Provided passage>
******************************
DENISE CROSBY: Battle against heroin an ongoing struggle
By Denise Crosby firstname.lastname@example.org February 11, 2014 2:16PM
Actor Philip Seymour Hoffman, who won an Oscar in 2006 for his work in "Capote," died Feb. 2 of an accidental drug overdose. | AP file photo
Updated: February 12, 2014 2:25AM
I can’t help but notice — nor can you, I’m sure — that heroin is all over the national news.
Even before Oscar-winning actor Philip Seymour Hoffman overdosed on the drug earlier this month and turned what experts now label a “health crisis” into Entertainment Tonight sound bites, CNN had been running a series of stories on how deadly this drug has become across our country.
It’s worth noting, as I mentioned to my editor, there’s nothing in these reports, despite the breaking news overtones, we’ve not been writing about for the last couple of years.
The good news is we are among the communities leading the discussion on how to fight back. It is unfortunate in that we got out ahead of the story because of the dramatic rise in heroin overdoses here in the Fox Valley, especially DuPage County. Yet we are fortunate because local schools, hospitals and treatment centers, not to mention judicial and law enforcement, are ahead of the curve. And working even more passionately behind the local scenes are a growing number of parents who know all too well the drug’s ugly realities as they fight to get their kids sober or look for ways their deaths will not be in vain.
******************************
Collected data entries>

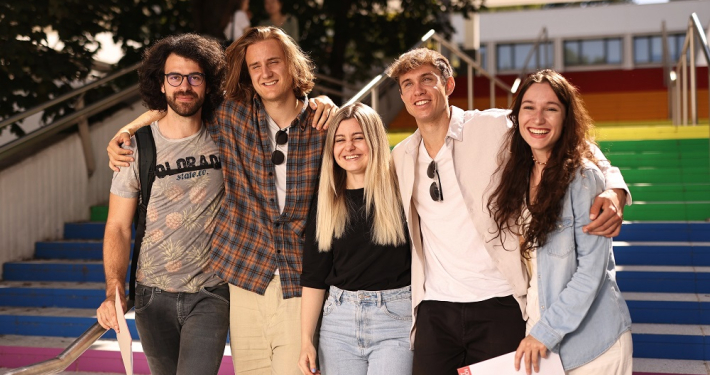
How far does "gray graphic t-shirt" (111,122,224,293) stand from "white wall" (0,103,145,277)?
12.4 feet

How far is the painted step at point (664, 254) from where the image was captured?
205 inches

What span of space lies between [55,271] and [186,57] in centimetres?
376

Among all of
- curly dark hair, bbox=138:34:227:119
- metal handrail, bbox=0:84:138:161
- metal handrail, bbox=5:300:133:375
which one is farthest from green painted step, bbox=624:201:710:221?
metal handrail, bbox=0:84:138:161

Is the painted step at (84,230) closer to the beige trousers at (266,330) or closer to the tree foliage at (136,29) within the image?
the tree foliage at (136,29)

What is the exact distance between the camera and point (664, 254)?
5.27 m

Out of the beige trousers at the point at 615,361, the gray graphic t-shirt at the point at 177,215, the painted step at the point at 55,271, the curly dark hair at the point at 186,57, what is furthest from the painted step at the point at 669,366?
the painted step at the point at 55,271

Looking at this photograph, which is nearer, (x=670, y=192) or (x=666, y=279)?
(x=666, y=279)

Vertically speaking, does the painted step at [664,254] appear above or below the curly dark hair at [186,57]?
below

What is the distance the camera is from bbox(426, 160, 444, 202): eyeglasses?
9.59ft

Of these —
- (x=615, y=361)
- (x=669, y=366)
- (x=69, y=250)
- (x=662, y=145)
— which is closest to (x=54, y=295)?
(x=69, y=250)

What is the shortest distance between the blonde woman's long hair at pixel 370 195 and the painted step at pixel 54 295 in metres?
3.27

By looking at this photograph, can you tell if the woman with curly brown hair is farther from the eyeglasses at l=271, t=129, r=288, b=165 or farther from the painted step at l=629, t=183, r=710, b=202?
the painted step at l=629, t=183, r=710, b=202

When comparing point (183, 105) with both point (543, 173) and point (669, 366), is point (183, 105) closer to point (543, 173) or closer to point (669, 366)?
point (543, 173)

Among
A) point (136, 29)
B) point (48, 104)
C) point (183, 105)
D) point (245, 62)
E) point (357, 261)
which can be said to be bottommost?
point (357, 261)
******************************
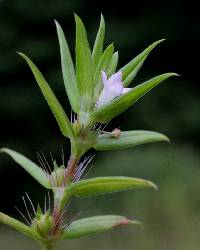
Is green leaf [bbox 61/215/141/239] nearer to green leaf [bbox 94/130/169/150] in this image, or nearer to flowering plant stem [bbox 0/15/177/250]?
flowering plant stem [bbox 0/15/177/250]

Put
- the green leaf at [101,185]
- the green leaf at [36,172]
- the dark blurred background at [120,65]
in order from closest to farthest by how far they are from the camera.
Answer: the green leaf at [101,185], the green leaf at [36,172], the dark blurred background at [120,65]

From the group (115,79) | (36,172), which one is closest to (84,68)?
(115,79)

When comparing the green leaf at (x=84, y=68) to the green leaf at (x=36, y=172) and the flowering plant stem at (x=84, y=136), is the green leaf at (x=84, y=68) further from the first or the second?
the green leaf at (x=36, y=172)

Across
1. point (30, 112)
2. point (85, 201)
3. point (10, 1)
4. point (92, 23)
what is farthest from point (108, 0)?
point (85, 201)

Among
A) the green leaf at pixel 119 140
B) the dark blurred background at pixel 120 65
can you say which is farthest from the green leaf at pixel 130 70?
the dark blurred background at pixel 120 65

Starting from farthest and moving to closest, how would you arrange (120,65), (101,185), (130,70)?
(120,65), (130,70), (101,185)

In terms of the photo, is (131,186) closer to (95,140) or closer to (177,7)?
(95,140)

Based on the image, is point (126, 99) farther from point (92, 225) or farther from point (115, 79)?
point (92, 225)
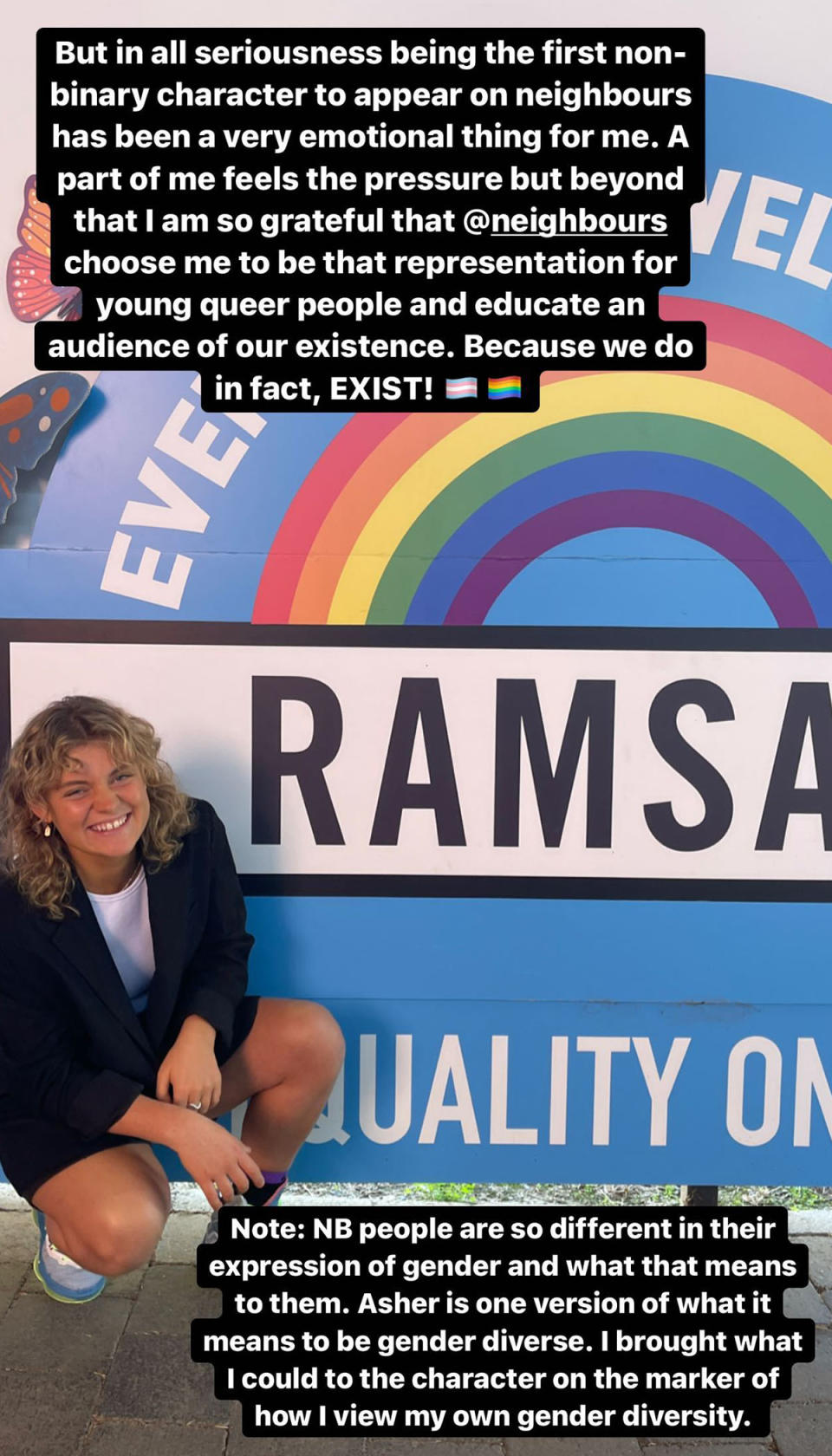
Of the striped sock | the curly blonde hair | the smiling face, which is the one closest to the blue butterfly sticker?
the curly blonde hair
******************************
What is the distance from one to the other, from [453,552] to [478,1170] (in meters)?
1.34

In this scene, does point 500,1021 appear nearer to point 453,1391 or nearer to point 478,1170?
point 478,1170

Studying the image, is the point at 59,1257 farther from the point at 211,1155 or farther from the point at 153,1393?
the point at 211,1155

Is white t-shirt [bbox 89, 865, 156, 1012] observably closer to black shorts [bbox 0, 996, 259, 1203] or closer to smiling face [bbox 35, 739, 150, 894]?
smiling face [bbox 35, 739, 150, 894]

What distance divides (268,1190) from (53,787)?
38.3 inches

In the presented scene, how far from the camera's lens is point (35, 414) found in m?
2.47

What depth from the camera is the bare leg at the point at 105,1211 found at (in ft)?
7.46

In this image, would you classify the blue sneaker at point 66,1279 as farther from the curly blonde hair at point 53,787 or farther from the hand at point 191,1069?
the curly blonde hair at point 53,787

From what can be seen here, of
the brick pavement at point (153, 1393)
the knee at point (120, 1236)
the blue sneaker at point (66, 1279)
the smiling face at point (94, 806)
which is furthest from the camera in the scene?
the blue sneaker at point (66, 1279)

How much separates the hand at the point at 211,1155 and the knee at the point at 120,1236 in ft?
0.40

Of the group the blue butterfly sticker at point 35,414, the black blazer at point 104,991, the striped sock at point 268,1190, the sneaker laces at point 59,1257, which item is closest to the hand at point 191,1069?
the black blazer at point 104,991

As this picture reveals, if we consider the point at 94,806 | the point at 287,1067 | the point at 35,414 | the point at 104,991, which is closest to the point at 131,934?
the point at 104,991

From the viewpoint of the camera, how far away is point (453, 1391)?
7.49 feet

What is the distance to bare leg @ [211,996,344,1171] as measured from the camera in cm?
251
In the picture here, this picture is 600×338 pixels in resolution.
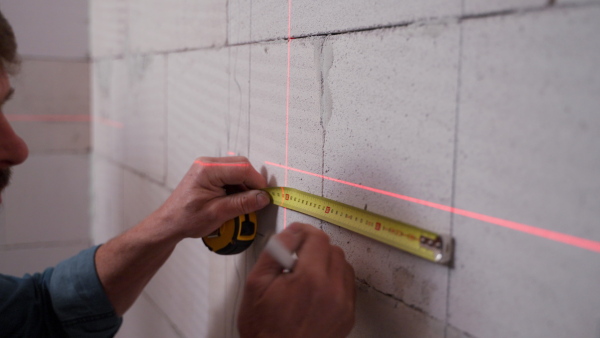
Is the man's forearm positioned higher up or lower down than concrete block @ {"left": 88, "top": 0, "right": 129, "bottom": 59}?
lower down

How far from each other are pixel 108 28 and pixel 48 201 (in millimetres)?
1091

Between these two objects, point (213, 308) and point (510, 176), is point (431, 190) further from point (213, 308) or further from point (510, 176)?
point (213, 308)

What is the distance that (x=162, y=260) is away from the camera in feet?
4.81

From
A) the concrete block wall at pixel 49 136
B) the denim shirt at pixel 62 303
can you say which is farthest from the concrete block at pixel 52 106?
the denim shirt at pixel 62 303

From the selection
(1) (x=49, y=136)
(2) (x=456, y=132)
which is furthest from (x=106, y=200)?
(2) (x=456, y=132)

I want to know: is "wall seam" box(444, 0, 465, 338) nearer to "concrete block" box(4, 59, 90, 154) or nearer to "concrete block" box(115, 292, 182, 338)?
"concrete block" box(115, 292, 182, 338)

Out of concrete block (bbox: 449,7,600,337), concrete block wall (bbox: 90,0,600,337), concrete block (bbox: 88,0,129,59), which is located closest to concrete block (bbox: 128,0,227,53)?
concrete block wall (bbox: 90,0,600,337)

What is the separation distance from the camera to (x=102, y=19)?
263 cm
******************************
Reproduce word for word the part of the heroin column starting with "DENISE CROSBY: Battle" and going on through "across our country.".

Solution to this task>
DENISE CROSBY: Battle against heroin an ongoing struggle
By Denise Crosby firstname.lastname@example.org February 11, 2014 2:16PM
Actor Philip Seymour Hoffman, who won an Oscar in 2006 for his work in "Capote," died Feb. 2 of an accidental drug overdose. | AP file photo
Updated: February 12, 2014 2:25AM
I can’t help but notice — nor can you, I’m sure — that heroin is all over the national news.
Even before Oscar-winning actor Philip Seymour Hoffman overdosed on the drug earlier this month and turned what experts now label a “health crisis” into Entertainment Tonight sound bites, CNN had been running a series of stories on how deadly this drug has become across our country.